最近在做的一个项目需要将远程服务器的SQL server数据库中表的数据传输到本机的MySQL数据库中,并且远程的SQL server数据库表的数据会实时进行更新,并且差不多是一分钟内传输18条数据,例如现在是2023-12-4 15:09,在15:08这个时间内有18条数据需要首先进SQL server数据库,再更新到MySQL数据库中,这种场景如果每分钟都能将18条数据放入SQL server数据库的话就非常简单了,但是在15:08的时候,这18条数据可能只来11条,剩下的7条可能在15:09或后面的时间陆续过来。

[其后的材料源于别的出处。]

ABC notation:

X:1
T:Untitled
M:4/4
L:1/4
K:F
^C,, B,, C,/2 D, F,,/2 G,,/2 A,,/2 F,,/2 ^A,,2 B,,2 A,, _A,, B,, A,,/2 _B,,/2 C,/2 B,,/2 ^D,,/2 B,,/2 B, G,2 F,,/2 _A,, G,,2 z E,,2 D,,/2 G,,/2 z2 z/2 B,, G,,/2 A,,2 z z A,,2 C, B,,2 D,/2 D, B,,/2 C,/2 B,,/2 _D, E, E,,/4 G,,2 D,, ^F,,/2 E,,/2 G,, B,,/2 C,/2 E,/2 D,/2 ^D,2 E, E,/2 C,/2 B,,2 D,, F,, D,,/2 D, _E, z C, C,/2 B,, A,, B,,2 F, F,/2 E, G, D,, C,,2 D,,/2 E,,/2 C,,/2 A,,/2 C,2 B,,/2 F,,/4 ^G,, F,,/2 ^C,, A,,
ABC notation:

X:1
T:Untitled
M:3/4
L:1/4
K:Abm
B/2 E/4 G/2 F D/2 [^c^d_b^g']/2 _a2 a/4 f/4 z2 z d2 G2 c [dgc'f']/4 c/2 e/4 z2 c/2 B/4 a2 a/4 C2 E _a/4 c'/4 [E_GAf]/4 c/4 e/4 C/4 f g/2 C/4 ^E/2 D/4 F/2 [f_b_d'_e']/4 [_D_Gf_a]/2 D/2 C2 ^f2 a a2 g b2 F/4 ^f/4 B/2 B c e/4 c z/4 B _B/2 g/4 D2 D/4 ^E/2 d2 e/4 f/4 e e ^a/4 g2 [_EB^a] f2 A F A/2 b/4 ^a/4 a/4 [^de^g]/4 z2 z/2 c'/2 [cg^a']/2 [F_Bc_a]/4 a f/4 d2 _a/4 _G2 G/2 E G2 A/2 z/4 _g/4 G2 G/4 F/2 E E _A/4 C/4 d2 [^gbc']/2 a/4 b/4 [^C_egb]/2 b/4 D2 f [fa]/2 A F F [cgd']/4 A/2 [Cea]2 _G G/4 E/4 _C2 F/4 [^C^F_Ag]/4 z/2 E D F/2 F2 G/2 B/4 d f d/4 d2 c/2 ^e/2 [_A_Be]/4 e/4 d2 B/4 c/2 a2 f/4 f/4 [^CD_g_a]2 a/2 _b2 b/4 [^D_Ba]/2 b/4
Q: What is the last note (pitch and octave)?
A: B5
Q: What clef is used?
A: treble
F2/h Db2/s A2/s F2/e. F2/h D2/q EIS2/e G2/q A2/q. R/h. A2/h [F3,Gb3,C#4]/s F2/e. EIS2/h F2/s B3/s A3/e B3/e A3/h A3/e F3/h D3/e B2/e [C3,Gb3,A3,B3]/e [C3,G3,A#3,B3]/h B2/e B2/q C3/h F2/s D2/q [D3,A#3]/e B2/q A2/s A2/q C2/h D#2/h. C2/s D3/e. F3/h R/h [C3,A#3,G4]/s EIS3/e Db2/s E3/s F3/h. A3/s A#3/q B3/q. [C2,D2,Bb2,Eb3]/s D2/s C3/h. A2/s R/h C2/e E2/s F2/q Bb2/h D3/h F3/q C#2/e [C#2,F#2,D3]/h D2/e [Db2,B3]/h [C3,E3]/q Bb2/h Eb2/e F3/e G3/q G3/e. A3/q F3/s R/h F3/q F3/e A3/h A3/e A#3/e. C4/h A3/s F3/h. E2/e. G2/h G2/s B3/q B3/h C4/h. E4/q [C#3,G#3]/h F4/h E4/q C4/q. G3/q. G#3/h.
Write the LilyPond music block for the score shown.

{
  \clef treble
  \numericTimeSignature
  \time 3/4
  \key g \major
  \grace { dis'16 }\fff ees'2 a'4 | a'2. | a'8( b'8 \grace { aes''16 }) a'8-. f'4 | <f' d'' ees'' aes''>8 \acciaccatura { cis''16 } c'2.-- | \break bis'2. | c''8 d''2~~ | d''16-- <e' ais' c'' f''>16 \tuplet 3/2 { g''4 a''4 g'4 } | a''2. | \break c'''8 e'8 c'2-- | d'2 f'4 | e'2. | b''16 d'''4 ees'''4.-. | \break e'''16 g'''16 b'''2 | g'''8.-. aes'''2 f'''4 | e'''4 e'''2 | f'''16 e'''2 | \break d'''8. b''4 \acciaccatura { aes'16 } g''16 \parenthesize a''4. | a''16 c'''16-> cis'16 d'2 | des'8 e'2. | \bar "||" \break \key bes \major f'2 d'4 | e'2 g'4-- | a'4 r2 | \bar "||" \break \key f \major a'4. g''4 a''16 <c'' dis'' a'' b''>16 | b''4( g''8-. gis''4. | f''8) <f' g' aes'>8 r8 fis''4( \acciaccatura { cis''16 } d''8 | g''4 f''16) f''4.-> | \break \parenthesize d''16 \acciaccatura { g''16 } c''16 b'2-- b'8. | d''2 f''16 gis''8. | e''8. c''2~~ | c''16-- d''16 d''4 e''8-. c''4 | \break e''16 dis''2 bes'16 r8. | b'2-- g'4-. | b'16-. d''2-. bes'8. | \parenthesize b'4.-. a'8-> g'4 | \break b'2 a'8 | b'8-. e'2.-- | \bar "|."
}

我开始的想法是通过最后更新的时间的时间戳来查询新来的数据然后更新到MySQL中,但是由于在最终的时间内还会来前面时间的数据,这样会导致前面时间的数据丢失,所以我想了另外一方法。
历史数据入库我使用的python写的,首先定义两个数据库的信息
# 使用示例
sql_server_conn_params = {
'driver': '{SQL Server}',
'server': 'ip',
'database': '数据库名',
'uid': 'jzyg',
'pwd': ''
}
mysql_conn_params = {
'host': 'localhost',
'user': 'root',
'password': '123456',
'database': '数据库名',
'charset': 'utf8mb4'
}
定义查询语句
querySolar = 'SELECT dtime,stationID,staionName,electric,tiltSolar,levelSolar,scatterSolar,directSolar,tiltSolar_day,levelSolar_day,scatterSolar_day,directSolar_day,sunShine_day FROM realData_Solar'
定义入库历史数据函数
def transfer_wind_data(self):
# 连接到 SQL Server
with pyodbc.connect(**self.sql_server_conn_params) as sql_server_conn:
with sql_server_conn.cursor() as sql_server_cursor:
# 修改查询,仅选择上次同步后的数据
modified_query = self.queryWind + " WHERE dtime >= ? ORDER BY dtime"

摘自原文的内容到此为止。